- Problem:
Give the records again with every "photo" switched to "image" and nothing else changed. Leave out the pictures.

- Listing:
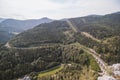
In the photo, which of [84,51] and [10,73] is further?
[84,51]

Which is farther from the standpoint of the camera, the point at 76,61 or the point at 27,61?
the point at 76,61

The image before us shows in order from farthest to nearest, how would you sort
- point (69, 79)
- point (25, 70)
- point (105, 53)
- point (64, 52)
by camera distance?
point (64, 52), point (105, 53), point (25, 70), point (69, 79)

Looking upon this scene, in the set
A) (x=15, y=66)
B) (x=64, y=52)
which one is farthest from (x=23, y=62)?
(x=64, y=52)

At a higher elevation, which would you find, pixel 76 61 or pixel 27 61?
pixel 27 61

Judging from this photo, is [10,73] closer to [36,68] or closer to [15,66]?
[15,66]

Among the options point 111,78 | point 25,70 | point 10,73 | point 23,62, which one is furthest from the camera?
point 23,62

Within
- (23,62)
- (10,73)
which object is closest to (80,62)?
(23,62)

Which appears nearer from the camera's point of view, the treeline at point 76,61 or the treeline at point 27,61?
the treeline at point 27,61

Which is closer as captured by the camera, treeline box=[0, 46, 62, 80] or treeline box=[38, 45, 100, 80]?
treeline box=[0, 46, 62, 80]

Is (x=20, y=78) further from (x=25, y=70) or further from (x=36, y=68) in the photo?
(x=36, y=68)

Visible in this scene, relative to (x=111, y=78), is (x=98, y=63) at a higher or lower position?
lower
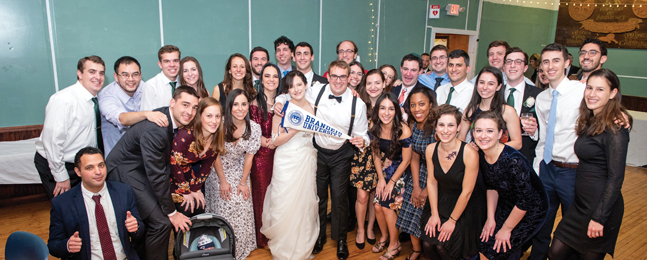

- Problem solution:
In the image, which of [84,51] and [10,73] is further?
[84,51]

Which is farther from the standpoint of the camera, the point at 76,61 or the point at 27,61?
the point at 76,61

The image before us shows in order from farthest to nearest, how would you sort
- point (69, 79)
- point (25, 70)
- point (105, 53)
- point (64, 52)
by camera distance?
point (64, 52), point (105, 53), point (25, 70), point (69, 79)

Looking upon this scene, in the set
A) (x=15, y=66)
B) (x=64, y=52)
which one is farthest from (x=23, y=62)?
(x=64, y=52)

At a higher elevation, which would you find, pixel 76 61 or pixel 27 61?
pixel 27 61

Judging from this image, is [10,73] closer to [36,68] or closer to [15,66]?
[15,66]

Among the options point 111,78 | point 25,70 | point 10,73 | point 23,62, which one is furthest from the camera?
point 23,62

Within
- (23,62)
- (10,73)
which object is closest to (80,62)?
(23,62)

Which appears nearer from the camera's point of view, the treeline at point 76,61 or the treeline at point 27,61?
the treeline at point 27,61

Which is closer as captured by the camera, treeline box=[0, 46, 62, 80] or treeline box=[38, 45, 100, 80]?
treeline box=[0, 46, 62, 80]

Is (x=20, y=78) further from (x=25, y=70) or further from (x=36, y=68) in the image?
(x=36, y=68)

Visible in this scene, relative to (x=111, y=78), is (x=98, y=63) at a higher or lower position?
lower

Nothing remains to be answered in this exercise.